* Texte à lire
──────────
À ces races il faut ajouter les élémens secondaires fournis par l’Europe ou l’Asie à la population de l’Hindoustan dès le temps où Bâbar se préparait à enlever à la dynastie patane le sceptre de cet empire. Outre les mahométans, trois autres espèces de religionnaires avaient trouvé asile dans l’Inde du sud, et y avaient formé des établissemens dès les temps reculés : ce sont les guèbres, les Juifs, et les chrétiens connus sous le nom de chrétiens de saint Thomas, chrétiens syriaques ou souryanis. L’histoire de ces derniers remonte très certainement aux premiers siècles de notre ère, et offre des détails d’un haut intérêt ; ils ont vécu sur la cote de Coromandel et sur celle de Malabar, protégés en général par les princes hindous, persécutés quelquefois par les brahmanes, et plus tard par les Portugais, qui les considéraient comme schismatiques nestoriens et les traitaient comme tels, mais ignorés des premiers souverains mahométans de l’Inde. Les Juifs qui étaient venus chercher un refuge dans cette partie de l’Orient avaient obtenu, vers la fin du Ve siècle, l’autorisation du roi hindou de Kranganor (Malabar) de s’établir sous sa protection, eux, leurs femmes et leurs lévites, avec garantie de leur propre juridiction patriarcale et des privilèges pour leurs chefs. Ces chrétiens et ces Juifs formaient des colonies assez nombreuses[1]. Ils ont, à diverses époques, fourni de bons soldats aux armées indiennes, et encore aujourd’hui les Juifs envoient d’excellentes recrues à l’armée de la présidence de Bombay. Quant aux guèbres, connus depuis longtemps plus particulièrement sous le nom de parsis, poursuivis par le glaive des Arabes comme adorateurs du feu et sectateurs de Zerdhust (Zoroastre), ils avaient cherché leur salut, vers 641, en partie dans la Perse orientale, difficilement accessible, dans le Kermân et dans lierai, en partie dans Ormouz (Ormus, Harmozia), sur le golfe Persique ; mais la vengeance de Teimour, qui

  1. Leurs chartes d’établissement ; avec le détail des immunités et privilèges qui leur furent accordés, gravées sur l’airain (ou sur une composition métallique analogue) en diverses langues, ont été copiées et envoyées en Europe par Claude Buchanan, qui visita ces curieuses colonies en 1807, mais elles n’ont pas encore été, que nous sachions, déchiffrées. La plus ancienne de ces plaques métalliques offre en regard une écriture cunéiforme semblable à celle de Persépolis ou de Babylone, et une écriture indienne d’un caractère inconnu comme celui des autres planches.
──────────
* Exercice A
D'après le texte sur les communautés religieuses de l'Inde du sud, de qui les Juifs avaient-ils obtenu, vers la fin du Ve siècle, l'autorisation de s'établir ?
* Exercice B
Recopiez fidèlement le passage du texte sur les communautés religieuses de l'Inde du sud qui commence par « 1. Leurs chartes » et se termine par « des autres planches. ».

Données enregistrées
──────────
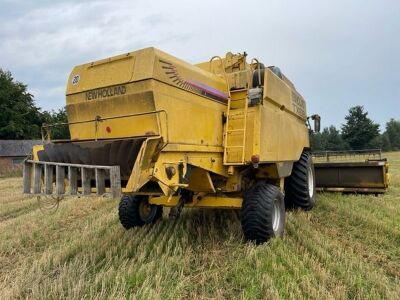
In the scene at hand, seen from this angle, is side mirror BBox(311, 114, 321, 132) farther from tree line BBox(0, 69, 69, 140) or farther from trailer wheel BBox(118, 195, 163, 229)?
tree line BBox(0, 69, 69, 140)

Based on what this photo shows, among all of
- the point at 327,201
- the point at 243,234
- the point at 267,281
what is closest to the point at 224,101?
the point at 243,234

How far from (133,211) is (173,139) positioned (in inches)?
88.2

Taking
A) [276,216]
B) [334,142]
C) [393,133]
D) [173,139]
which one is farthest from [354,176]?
[393,133]

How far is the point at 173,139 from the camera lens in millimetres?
4359

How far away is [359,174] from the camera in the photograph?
936cm

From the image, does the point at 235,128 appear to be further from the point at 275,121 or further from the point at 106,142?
the point at 106,142

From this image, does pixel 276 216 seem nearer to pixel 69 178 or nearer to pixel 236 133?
pixel 236 133

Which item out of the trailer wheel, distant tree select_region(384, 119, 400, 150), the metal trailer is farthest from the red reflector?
distant tree select_region(384, 119, 400, 150)

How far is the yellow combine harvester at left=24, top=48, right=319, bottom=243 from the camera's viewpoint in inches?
166

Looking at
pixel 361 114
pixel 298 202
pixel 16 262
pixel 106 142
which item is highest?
pixel 361 114

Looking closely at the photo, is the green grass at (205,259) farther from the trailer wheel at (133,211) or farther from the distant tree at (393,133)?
the distant tree at (393,133)

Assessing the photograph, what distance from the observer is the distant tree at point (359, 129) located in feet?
162

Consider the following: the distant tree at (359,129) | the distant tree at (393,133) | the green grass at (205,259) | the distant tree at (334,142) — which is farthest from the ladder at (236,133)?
the distant tree at (393,133)

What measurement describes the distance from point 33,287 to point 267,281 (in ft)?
7.11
──────────
* Zone de réponse A
Du roi hindou de Kranganor (Malabar).

* Zone de réponse B
1. Leurs chartes d’établissement ; avec le détail des immunités et privilèges qui leur furent accordés, gravées sur l’airain (ou sur une composition métallique analogue) en diverses langues, ont été copiées et envoyées en Europe par Claude Buchanan, qui visita ces curieuses colonies en 1807, mais elles n’ont pas encore été, que nous sachions, déchiffrées. La plus ancienne de ces plaques métalliques offre en regard une écriture cunéiforme semblable à celle de Persépolis ou de Babylone, et une écriture indienne d’un caractère inconnu comme celui des autres planches.